How do I stop feeling guilty about not working non stop? Apart from things all humans do plus going to the gym, I feel guilty about any of my habits. And I have no goals.

I want to read books but I feel guilty about reading a set number of pages a day. I am worried about being called a pleb for not reading ten trillion boring Western canon novels. I feel like an ADD pleb for rarely reading more than 60 pages at a time. I hate that I'm more likely to put a book down at the end of a chapter.

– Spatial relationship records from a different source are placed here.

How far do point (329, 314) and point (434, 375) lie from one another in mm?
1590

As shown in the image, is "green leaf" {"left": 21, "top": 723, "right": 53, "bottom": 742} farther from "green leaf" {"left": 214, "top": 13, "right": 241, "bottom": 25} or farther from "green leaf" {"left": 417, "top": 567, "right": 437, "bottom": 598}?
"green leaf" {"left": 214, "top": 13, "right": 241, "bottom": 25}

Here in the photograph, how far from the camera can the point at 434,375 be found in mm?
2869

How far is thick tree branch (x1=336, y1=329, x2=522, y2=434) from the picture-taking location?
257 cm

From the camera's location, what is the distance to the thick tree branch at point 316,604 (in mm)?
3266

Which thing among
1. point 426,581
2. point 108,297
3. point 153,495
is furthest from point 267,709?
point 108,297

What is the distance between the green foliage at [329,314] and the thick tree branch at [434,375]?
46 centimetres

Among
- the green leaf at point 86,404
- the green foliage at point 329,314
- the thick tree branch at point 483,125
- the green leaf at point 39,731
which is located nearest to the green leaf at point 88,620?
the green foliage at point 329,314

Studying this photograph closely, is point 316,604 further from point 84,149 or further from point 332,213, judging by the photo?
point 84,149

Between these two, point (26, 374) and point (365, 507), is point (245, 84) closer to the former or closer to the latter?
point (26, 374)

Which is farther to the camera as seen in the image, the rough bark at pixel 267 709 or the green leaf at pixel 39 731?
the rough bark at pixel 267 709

Similarly for working. I know I could always be working to become better off. I know that people who talk about taking breaks are just lying to themselves. I feel bad for not having the willpower necessary to work non stop on one thing for 10 hours. If I work on one thing then I miss the big picture. If I work on many things I am a dilettante who doesn't achieve anything.

And the funny thing is that I'm a Stirnerite. When you stay unspooked then everyone else's belief system feels like a personal attack. Fuck these people who say that X is so important. X is always working hard / enjoying yourself / focusing on one thing / focusing on many things / reading history / classics / philosophy / other shit.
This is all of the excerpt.